> _Given task 1_: In the discussion of CPU capability types below, what must be true of a GLOBAL capability across CPUs?

> _Source document_:
● ● ● ●

Practically, yes. But we don't want to label it as such, as we don't know
what future features could come with.

> 
>> I have used "STRICT" tag for category (i) and "WEAK" for (iii). (ii) doesn't
>> have any tag. I acknowledge that this scheme is not particularly intuitive.
>> However I have tried to explain the behavior of "each" defined type in a
>> comment above.
>>
>>>
>>> I'm not keen on the word "strict" because it doesn't really mean
>>> anything unless the rule to be strictly enforced is documented, and
>>> then doesn't really add anything: you could take the view that either
>>> there's an (enforced) rule or there's no rule at all.
>>
>> As I mentioned above, each type is documented on the rules. But the tags
>> are not particularly helpful.
>>
>>>
>>> In this case, (b) seems the "relaxed" case anyway: we allow these
>>> capabilities to be enabled/disabled differently on different CPUs,
>>> rather than requiring the same configuration on all CPUs (KPTI).
>>>
>>> I think there are 2 x 2 orthogonal options:
>>>
>>> A FEATURE capability must be disabled on every CPU where the feature is
>>> not present.  A feature capability is considered desirable, and should
>>> be enabled when possible.
>>>
>>> An ERRATUM capability must be enabled on every CPU where the erratum is
>>> present.  An erratum capability is considered undesirable, and should
>>> be disabled when possible.
>>>
>>> (An erratum is the inverse of a feature with respect to desirability,
>>> enablement and presence.)
>>
>> I would really like to avoid tagging the capabilities FEATURE/ERRATUM
>> to indicate their behavior, because :
>>
>> 1) We could be naming a "feature" ERRATUM, where it is really not one.
>> e.g, KPTI is a security feature and not an erratum.
>>
>> 2) We could be "marking" all "CPU Errata" unsafe when detected late.
>> e.g, Cortex-A55 errata 1024718, can be safely handled by disabling the
>> DBM feature and the conflict can be "ignored" (even though it is not
>> handled via capability).
> 
> That's a fair point.  "Erratum" is describing a set of constraints
> between the CPUs and kernel that is typical of errata handing, but could
> also apply to other features.  So I guess it's not the best choice of
> word.
> 
>> So using the FEATURE/ERRATA will cause further confusion on the real
>> type of the capability. Hence, it would be better if we came up with
>> something other to make it clear.
> 
> I guess it may not be quite as clear-cut as I'm hoping...
> 
>>> and:
>>>
>>> A GLOBAL capability must be enabled on all CPUs or disabled on all CPUs.
>>> (Thus, a decision must be taken during boot, based on desirability/
>>> undesirability of each capability and based on the assumption that
>>> late CPUs won't violate the decision -- unless this assumption is
>>> overridden by a cmdline arg etc.)
>>>
>>> A LOCAL capability may freely be enabled on some CPUs while disabled on
>>> other CPUs.

● ● ● ●

> _Given task 2_: In the entries, how many lines contain the string "people"? Case counts, and the reply should be the number alone.

● ● ● ●

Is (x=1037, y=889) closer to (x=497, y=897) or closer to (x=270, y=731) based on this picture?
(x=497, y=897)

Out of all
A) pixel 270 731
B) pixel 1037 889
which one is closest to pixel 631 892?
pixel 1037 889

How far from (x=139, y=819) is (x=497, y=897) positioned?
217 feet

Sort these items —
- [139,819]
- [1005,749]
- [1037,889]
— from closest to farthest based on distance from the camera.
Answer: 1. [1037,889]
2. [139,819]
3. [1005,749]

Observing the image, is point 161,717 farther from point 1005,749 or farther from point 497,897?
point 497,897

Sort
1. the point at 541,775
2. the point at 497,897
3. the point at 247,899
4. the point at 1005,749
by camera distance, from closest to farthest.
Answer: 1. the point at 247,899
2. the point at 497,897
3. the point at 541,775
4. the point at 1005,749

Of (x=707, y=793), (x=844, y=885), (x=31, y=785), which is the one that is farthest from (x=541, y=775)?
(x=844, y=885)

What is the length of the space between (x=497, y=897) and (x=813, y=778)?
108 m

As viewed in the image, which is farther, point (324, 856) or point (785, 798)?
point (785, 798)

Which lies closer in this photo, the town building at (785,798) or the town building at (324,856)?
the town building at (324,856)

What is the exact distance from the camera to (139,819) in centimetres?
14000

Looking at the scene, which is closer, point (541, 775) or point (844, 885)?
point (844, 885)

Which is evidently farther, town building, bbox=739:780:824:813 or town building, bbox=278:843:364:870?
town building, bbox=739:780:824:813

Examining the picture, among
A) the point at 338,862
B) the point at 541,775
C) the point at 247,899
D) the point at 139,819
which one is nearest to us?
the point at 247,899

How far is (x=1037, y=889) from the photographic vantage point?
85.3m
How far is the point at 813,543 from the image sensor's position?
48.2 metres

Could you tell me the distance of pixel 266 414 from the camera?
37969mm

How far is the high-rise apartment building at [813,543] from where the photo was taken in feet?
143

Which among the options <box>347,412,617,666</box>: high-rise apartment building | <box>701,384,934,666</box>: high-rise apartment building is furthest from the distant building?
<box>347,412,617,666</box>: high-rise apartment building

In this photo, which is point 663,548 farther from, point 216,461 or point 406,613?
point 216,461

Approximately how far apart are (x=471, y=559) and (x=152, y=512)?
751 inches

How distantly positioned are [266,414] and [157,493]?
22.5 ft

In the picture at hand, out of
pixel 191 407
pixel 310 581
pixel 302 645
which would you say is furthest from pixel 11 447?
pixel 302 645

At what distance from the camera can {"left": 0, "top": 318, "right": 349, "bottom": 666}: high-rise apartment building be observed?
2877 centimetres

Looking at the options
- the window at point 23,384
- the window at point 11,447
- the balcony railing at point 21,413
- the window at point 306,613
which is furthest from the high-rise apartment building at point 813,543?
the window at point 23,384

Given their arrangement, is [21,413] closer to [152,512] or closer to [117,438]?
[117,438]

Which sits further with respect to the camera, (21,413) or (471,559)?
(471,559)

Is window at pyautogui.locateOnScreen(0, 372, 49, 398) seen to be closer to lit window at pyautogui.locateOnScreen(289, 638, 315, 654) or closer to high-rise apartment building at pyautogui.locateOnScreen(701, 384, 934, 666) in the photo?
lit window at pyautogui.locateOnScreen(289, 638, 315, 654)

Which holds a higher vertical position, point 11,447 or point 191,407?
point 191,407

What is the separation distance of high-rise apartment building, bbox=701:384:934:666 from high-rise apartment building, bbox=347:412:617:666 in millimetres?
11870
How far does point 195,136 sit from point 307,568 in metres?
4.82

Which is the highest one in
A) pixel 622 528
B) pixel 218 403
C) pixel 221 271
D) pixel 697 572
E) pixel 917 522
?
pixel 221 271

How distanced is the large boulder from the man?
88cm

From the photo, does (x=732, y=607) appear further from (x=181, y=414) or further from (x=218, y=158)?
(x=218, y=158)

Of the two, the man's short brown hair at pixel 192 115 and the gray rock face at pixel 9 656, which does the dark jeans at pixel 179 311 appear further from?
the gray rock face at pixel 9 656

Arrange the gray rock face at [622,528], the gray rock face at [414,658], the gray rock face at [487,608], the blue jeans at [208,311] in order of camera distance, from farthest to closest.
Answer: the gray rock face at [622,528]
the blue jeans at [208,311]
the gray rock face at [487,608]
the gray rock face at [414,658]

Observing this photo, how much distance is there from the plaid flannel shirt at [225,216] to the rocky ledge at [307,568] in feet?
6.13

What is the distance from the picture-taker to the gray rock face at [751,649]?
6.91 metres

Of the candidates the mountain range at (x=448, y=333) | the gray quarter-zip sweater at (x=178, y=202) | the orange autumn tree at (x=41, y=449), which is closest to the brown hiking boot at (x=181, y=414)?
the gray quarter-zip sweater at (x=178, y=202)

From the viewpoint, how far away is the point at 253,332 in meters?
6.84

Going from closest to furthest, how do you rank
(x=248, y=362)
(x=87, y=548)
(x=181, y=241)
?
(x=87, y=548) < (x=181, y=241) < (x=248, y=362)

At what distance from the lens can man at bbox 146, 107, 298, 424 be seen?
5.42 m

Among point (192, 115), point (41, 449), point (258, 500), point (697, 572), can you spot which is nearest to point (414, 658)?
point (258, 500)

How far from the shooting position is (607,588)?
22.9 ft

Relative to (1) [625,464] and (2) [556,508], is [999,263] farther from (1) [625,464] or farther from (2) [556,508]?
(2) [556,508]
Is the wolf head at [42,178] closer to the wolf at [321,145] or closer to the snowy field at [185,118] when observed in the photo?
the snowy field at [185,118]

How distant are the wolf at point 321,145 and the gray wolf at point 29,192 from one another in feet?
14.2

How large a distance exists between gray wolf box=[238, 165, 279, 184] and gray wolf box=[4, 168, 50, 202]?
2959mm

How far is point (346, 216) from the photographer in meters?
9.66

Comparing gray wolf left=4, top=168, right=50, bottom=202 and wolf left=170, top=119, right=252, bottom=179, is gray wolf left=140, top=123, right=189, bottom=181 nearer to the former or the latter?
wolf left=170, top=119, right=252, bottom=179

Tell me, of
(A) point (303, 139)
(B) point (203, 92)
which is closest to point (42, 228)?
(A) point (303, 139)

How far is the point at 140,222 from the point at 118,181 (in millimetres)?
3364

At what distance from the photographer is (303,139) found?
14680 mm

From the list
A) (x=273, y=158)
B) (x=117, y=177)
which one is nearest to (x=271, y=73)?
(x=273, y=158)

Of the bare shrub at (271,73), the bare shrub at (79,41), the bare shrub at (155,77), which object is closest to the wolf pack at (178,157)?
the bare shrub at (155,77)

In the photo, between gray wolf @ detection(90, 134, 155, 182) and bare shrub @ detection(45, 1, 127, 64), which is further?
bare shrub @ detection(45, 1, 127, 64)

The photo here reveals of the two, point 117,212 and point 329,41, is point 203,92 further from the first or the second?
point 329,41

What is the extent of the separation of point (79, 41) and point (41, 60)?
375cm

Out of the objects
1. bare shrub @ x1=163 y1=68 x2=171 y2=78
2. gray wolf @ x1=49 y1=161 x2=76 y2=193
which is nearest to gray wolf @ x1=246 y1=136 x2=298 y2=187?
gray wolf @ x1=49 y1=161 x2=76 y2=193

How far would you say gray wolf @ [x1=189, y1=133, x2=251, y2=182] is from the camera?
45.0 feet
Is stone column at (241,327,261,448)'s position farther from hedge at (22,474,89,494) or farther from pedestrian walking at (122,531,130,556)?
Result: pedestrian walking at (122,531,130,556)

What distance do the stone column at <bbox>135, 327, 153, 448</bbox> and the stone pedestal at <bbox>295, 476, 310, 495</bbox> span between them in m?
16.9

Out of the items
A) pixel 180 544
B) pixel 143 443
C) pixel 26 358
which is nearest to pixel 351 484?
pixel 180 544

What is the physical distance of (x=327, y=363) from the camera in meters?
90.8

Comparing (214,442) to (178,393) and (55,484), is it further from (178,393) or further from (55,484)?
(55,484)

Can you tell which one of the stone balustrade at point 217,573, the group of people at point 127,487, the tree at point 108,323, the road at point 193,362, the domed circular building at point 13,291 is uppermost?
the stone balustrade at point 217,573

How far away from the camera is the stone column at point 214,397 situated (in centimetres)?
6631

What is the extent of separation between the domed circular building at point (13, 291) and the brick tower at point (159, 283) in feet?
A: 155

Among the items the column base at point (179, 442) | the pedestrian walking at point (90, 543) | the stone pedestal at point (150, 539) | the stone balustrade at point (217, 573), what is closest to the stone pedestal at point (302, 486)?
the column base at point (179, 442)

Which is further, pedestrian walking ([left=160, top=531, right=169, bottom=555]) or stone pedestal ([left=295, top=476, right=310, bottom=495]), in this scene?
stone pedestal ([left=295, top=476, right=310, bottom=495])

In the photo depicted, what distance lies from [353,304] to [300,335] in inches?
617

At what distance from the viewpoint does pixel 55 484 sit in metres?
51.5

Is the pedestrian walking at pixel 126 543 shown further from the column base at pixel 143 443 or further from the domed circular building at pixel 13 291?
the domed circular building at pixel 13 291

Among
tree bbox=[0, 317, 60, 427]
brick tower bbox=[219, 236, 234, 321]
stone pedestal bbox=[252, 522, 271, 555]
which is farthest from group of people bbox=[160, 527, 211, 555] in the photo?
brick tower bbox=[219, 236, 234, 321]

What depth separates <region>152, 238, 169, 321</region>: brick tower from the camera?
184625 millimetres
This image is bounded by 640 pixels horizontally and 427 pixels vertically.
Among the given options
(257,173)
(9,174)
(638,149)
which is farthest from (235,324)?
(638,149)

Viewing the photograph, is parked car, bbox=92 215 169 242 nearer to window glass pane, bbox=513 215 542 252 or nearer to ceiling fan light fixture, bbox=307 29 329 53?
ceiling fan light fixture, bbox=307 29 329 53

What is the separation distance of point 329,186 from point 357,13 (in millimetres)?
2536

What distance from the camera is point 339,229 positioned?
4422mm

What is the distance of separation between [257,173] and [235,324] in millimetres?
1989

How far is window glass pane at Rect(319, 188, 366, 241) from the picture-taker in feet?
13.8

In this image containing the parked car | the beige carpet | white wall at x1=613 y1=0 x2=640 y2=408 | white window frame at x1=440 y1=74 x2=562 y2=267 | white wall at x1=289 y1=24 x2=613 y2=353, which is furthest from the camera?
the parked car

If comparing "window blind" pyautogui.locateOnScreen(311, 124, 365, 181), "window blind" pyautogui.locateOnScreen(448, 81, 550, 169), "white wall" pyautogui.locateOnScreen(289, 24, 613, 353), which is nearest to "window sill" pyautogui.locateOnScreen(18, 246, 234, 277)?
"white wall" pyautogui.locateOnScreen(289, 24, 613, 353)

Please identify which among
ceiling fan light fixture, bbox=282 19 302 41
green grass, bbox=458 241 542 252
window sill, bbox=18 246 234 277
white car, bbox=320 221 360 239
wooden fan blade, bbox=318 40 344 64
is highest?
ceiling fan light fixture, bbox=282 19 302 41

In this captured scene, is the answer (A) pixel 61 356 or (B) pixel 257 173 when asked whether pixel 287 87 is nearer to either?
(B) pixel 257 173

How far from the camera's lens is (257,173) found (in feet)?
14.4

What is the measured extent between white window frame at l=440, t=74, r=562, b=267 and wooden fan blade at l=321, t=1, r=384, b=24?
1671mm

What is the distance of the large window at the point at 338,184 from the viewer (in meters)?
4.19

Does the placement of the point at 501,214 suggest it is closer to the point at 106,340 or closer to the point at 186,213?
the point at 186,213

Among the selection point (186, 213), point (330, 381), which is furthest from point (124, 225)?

● ● ● ●

> _Right answer 1_: It must be enabled on all CPUs or disabled on all CPUs.

> _Right answer 2_: 2